Ce que les portraits de Whistler et Manet permettent de montrer, donc, c’est que la représentation de l’artiste par lui-même, relayée ici par un portraitiste littéraire qui en souligne les enjeux, n’a pas seulement trait à la stratégie, mais à la théorie. La position de l’artiste agit sur la nature de l’œuvre, sur la manière dont elle est transmise au public et sur les effets qu’elle produit sur celui-ci, voire sur l’engagement qu’elle sollicite de sa part. Par rapport à l’œuvre, la présence de l’auteur, saisie dans son portrait, n’exerce pas vraiment d’effet de réel mais joue plutôt un rôle ambigu : elle humanise et mythifie à la fois. Ni anodines ni accessoires, les images d’artistes précèdent l’œuvre, modifiant parfois sensiblement sa réception. C’est ce qu’ont montré les travaux récents consacrés à l’iconographie de l’auteur : les images de celui-ci « entre[raient] en interférence dynamique »[12] avec l’œuvre, elles permettraient même de faire surgir sa « vérité vivante »[13], instaurant avec le public « un contrat à compte de visage »[14]. Mais si le portrait vient rappeler au lecteur qu’il y a un homme derrière le poète, celui-ci ne se rend accessible qu’à travers le prisme d’un objet symbolique, qui l’esthétise, d’une part, et se donne d’autre part lui-même à déchiffrer.

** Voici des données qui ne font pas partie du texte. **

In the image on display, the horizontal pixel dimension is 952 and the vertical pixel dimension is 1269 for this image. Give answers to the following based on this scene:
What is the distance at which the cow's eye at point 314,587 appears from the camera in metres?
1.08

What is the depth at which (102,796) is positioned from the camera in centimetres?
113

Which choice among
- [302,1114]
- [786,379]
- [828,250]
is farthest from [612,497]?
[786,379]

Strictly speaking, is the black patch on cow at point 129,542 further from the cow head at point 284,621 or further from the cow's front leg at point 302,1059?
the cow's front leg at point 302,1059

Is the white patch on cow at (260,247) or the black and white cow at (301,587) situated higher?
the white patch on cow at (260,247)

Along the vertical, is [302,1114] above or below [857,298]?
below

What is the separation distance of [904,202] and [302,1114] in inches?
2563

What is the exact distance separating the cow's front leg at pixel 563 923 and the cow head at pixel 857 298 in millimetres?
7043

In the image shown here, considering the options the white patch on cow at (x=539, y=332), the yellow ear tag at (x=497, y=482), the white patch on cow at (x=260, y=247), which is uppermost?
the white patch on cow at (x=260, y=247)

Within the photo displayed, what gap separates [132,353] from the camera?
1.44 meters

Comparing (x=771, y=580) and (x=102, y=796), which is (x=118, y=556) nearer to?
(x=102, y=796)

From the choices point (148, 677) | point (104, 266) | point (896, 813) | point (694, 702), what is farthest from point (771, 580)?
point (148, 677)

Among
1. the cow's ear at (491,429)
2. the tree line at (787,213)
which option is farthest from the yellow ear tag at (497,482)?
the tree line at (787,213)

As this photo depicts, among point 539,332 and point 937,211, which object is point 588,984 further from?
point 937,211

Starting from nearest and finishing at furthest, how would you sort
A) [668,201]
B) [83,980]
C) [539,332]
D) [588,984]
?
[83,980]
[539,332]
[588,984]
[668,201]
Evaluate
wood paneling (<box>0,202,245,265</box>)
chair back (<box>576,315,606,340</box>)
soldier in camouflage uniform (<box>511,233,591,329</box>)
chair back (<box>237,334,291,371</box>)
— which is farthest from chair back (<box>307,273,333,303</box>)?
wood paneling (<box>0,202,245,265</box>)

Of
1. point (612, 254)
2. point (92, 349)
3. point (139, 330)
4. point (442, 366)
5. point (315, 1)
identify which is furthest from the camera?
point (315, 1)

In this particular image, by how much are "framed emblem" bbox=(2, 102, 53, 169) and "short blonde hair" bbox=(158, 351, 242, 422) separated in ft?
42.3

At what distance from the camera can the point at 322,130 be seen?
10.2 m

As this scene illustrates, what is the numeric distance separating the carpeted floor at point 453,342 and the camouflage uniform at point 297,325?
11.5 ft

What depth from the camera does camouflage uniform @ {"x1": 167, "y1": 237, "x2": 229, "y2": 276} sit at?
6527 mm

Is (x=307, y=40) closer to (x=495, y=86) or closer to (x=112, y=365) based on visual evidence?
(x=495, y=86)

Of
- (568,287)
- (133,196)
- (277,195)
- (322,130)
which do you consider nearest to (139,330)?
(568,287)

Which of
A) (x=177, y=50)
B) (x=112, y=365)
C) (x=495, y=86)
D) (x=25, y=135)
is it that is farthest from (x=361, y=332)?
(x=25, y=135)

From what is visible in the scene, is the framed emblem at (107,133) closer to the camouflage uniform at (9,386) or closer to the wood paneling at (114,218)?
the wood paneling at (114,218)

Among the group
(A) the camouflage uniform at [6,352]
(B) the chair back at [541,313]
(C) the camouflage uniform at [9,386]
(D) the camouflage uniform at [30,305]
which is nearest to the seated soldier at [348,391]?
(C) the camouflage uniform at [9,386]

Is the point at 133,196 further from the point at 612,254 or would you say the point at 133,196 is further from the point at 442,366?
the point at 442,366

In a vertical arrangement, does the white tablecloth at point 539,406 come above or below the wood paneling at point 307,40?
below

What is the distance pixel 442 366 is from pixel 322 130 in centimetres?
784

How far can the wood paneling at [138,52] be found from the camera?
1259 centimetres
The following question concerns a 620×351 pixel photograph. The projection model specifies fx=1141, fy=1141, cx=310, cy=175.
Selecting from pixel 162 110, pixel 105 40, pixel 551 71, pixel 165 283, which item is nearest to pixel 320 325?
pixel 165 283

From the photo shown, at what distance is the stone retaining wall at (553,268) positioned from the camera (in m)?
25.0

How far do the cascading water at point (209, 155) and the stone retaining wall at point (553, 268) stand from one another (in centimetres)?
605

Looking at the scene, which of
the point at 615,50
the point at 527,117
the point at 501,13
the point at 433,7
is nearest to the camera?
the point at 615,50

Ce paradoxe, qui entache la transparence du portrait d’auteur, a été relevé notamment par Roland Barthes, dans Mythologies, et par Pierre Michon, dans Corps du roi. Les photographies d’auteurs illustrant ce deuxième essai superposent selon Michon deux corps contradictoires, celui de la légende littéraire et celui de l’homme qui va mourir[15]. Sur la photographie, l’écrivain devient icône mais admet aussi qu’il partage le destin, la condition, et même l’imperfection de l’homme commun. Une telle « contradiction sublime » est aussi évoquée dans l’essai plus ancien de Barthes, « L’Écrivain en vacances » : le cliché bucolique d’un auteur plongé dans l’espace populaire d’un spot balnéaire « affiche le signe de son humanité » mais confirme en même temps une supériorité d’ordre divin, car « le dieu reste »[16]. Le travail des médias, dans les années cinquante que commente Barthes, consiste à introduire de l’ambiguïté dans la consécration de l’écrivain, mais sans la mettre en question, bien au contraire. C’est paradoxalement en montrant l’humanité de l’artiste qu’on accomplit le mieux son apothéose : « Pourvoir publiquement l’écrivain d’un corps bien charnel, révéler qu’il aime le blanc sec et le bifteck bleu, c’est me rendre encore plus miraculeux, d’essence plus divine, les produits de son art »[17], écrit Barthes.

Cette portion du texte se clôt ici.